> **INSTRUCTIONS TO FOLLOW**: Whatever precedes the line containing "Item preview, Belize" is not copied; that line and every line after it through the final one below are copied exactly, except pictures.

> **INFORMATION SUPPLIED**:
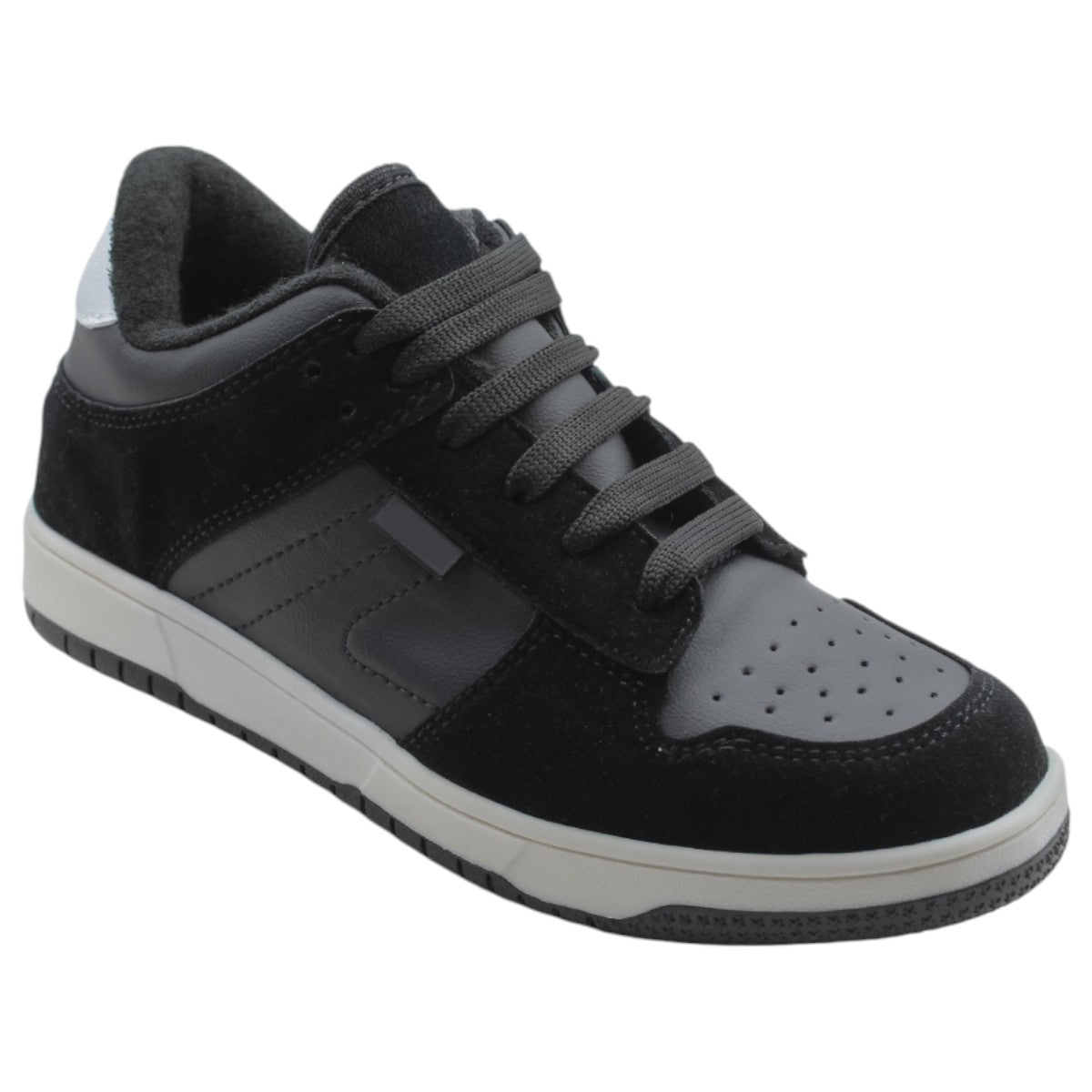 Foto 2 pulgar | Tenis Exterior Gamuza Color Negro Para Niño De Rbcollection
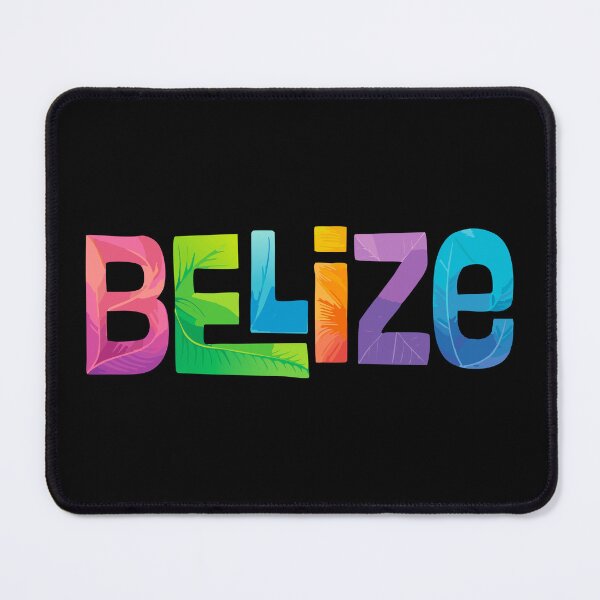 Item preview, Belize Retro Tropical Type Design designed and sold by Futurebeachbum.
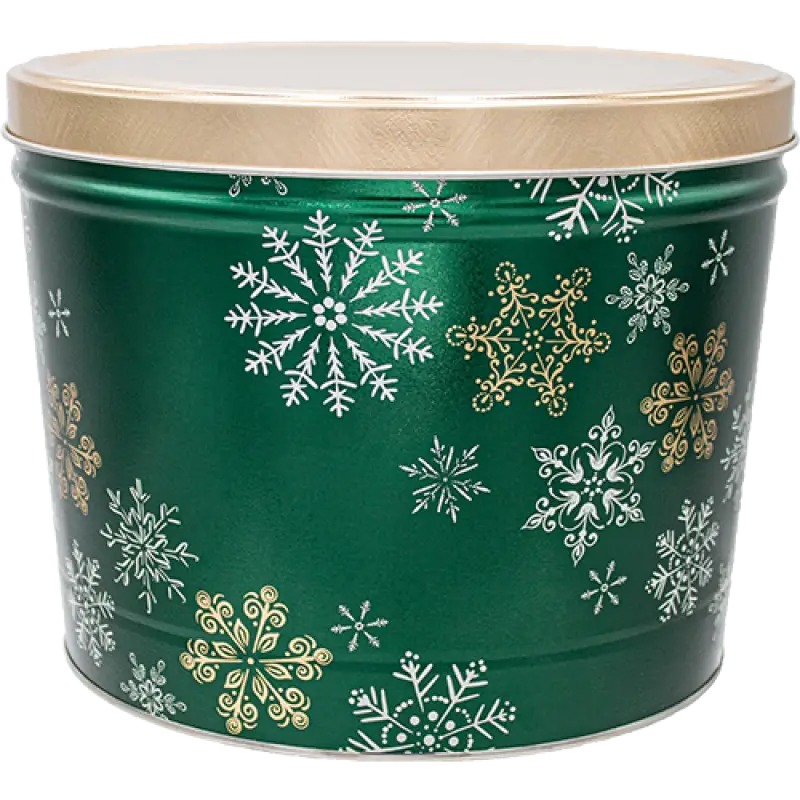 Two Gallon Gourmet Popcorn Tin | Green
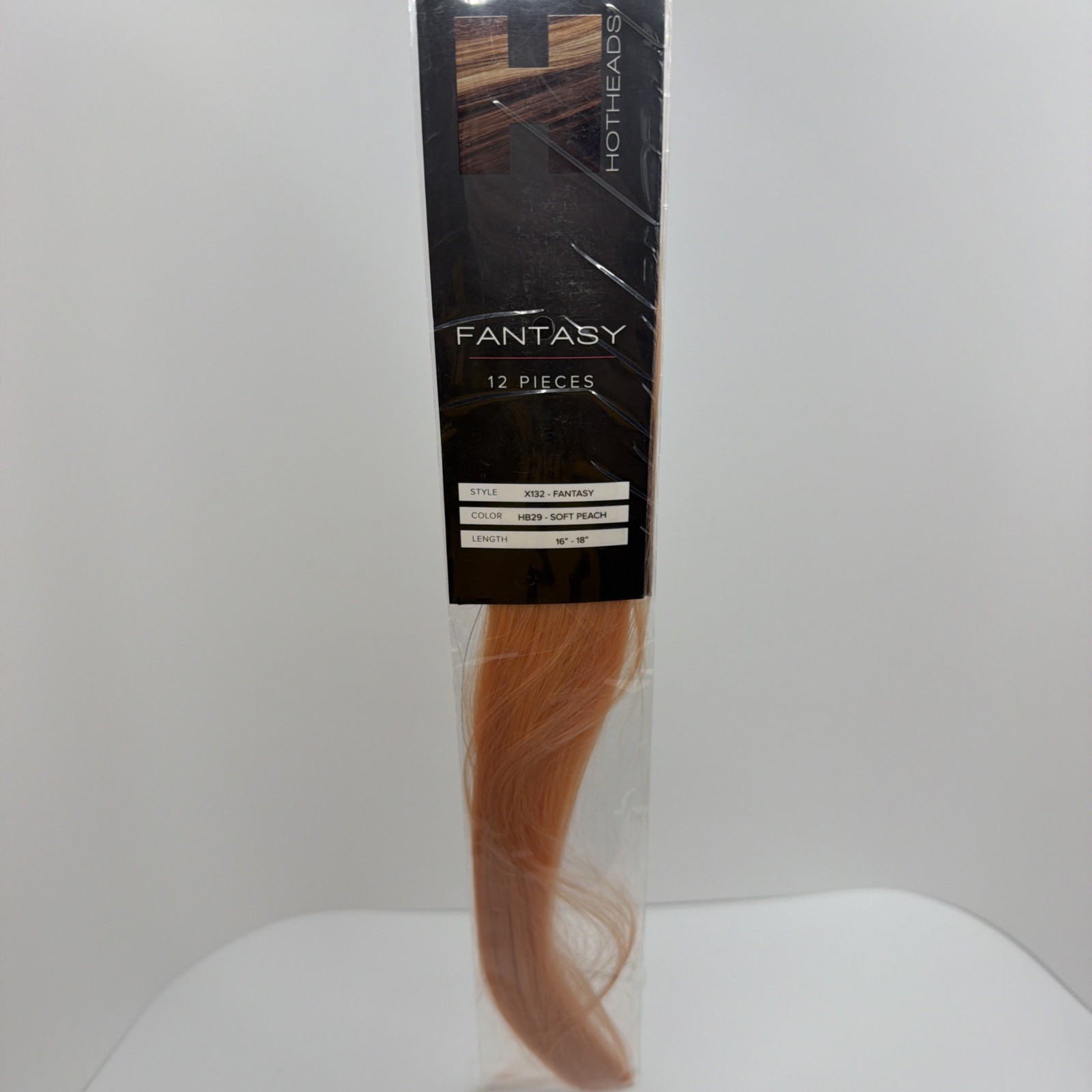 Hotheads Tape In Extensions Original Fantasy Color Soft Peach 12 Pieces 16-18”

> **SOLVED PROBLEM**:
 Item preview, Belize Retro Tropical Type Design designed and sold by Futurebeachbum.
 Two Gallon Gourmet Popcorn Tin | Green
 Hotheads Tape In Extensions Original Fantasy Color Soft Peach 12 Pieces 16-18”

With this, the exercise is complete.